20 Temmuz 2009 Pazartesi

doğanın doğası


Okan' la muhteşem bir yere gittik geçen pazar. Dağların arasından bir derenin kaynağına yakınca bir bölgesine, ( popomuzun üzerinde neredeyse kayarak !) ulaştık. Dev çınar ağaçlarının koyu gölgesinde aradan sızan ışık huzmeleriyle aydınlanarak akan buz gibi suyla karşılaşınca dilimiz tutuldu . Su nefisti.. anlatmak yetmez, suyla aramızda hiçbirşey kalmamışken doğanın bir parçası olduğumuzu yeniden duymak özlediğimiz bi şeydi.. Kilime uzanıp ellerimiz başımızın altında sonsuz sayıda yağrağın üstüste gelip ayrılışını izlemeye daldık. Yanımıza kitaplarımızı da almıştık ama güzelliği kaçırmaya gerek yoktu..Orda herşey bambaşka akıyor zaman bile ..

Sonra şehre döndük biraz yiyecek içecek alıp eve gidecektik . Vosvosun anahtarını içeride unuttuğumu anlayınca ... elimizde yiyecekler , arabanın içinde anahtarlar (evinkiler de ), telefonlar.. kalakaldık !

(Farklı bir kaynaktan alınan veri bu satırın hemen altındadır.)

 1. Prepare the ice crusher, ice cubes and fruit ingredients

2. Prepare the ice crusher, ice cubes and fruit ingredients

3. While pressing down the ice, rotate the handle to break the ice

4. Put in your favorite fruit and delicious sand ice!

Köy ekmeği de içerde biz ona o bize bakıyordu .. Camları yumruklamaya başladı onu çıkarmamız içim bağırıyordu ..Sakinleştirmeye çalıştık, ne dediysek olmadı. Peynir torbada çırpınmaya başladığı için koşarak eve gittik uyuyan kapıcıyı yerinden kaldırıp evimizin kapısını açtırdık .. Kardeşim gelince arabanı anahtarını alıp ekmeği kurtarmağa gittik.